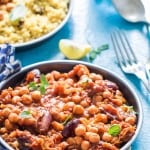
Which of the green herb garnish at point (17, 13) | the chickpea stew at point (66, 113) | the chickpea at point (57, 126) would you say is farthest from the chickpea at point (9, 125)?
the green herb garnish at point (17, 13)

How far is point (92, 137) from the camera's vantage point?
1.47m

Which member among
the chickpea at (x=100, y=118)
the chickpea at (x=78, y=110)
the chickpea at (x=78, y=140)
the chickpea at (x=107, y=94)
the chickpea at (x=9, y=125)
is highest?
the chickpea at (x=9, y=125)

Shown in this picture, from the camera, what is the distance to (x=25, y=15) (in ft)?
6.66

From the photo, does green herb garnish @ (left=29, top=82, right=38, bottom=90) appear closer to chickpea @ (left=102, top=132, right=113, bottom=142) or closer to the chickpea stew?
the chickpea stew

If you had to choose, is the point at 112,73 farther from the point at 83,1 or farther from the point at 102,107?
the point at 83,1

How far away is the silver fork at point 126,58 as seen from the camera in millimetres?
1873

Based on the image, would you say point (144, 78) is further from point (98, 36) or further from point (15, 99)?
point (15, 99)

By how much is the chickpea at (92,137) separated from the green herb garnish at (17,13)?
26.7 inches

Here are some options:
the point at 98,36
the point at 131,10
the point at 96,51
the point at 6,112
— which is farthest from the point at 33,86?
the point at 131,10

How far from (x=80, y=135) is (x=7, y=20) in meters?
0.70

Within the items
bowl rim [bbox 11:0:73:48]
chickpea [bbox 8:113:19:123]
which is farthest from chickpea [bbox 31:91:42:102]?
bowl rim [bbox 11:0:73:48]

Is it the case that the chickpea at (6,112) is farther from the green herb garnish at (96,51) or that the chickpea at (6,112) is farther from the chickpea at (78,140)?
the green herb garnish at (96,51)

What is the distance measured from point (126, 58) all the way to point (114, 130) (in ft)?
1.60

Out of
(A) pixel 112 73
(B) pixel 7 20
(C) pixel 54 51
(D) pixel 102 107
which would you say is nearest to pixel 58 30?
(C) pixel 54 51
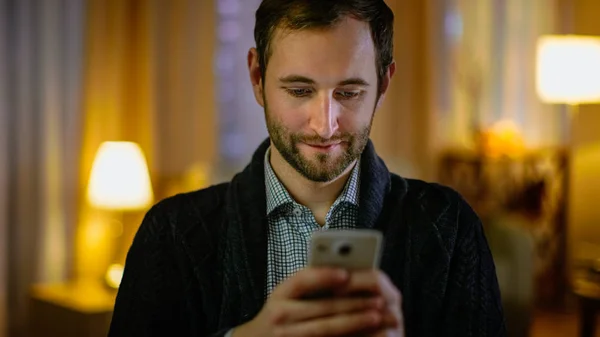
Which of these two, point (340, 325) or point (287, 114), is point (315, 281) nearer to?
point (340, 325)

***

* Given request
Leave the images out and output the remaining material exactly as it stands.

* Result of this exercise
Which of the green herb garnish at point (17, 13) | the chickpea stew at point (66, 113) | the chickpea at point (57, 126) would you say is farthest from the chickpea at point (9, 125)?
the green herb garnish at point (17, 13)

How far is point (92, 137) from the camera's vantage point?
1.47m

Which member among
the chickpea at (x=100, y=118)
the chickpea at (x=78, y=110)
the chickpea at (x=78, y=140)
the chickpea at (x=107, y=94)
the chickpea at (x=9, y=125)
is highest?
the chickpea at (x=9, y=125)

Shown in this picture, from the camera, what is the distance to (x=25, y=15) (in ft)?
6.66

From the photo, does green herb garnish @ (left=29, top=82, right=38, bottom=90) appear closer to chickpea @ (left=102, top=132, right=113, bottom=142) or closer to the chickpea stew?
the chickpea stew

If you had to choose, is the point at 112,73 farther from the point at 83,1 or farther from the point at 102,107?
the point at 83,1

How far away is the silver fork at point 126,58 as seen from the camera in millimetres?
1873

Based on the image, would you say point (144, 78) is further from point (98, 36) or further from point (15, 99)?
point (15, 99)

By how much is the chickpea at (92,137) separated from the green herb garnish at (17,13)?
26.7 inches

Here are some options:
the point at 98,36
the point at 131,10
the point at 96,51
the point at 6,112
— which is farthest from the point at 33,86?
the point at 131,10

How far from (x=80, y=135) is (x=7, y=20) in meters?
0.70

Within the items
bowl rim [bbox 11:0:73:48]
chickpea [bbox 8:113:19:123]
which is farthest from chickpea [bbox 31:91:42:102]?
bowl rim [bbox 11:0:73:48]

Is it the case that the chickpea at (6,112) is farther from the green herb garnish at (96,51) or that the chickpea at (6,112) is farther from the chickpea at (78,140)?
the green herb garnish at (96,51)

What is the distance measured from point (126, 58) all the way to point (114, 130) (in ft)?
1.60

Out of
(A) pixel 112 73
(B) pixel 7 20
(C) pixel 54 51
(D) pixel 102 107
which would you say is nearest to pixel 58 30?
(C) pixel 54 51
Which of these two, point (340, 325) or point (287, 114), is point (315, 281) nearer to?
point (340, 325)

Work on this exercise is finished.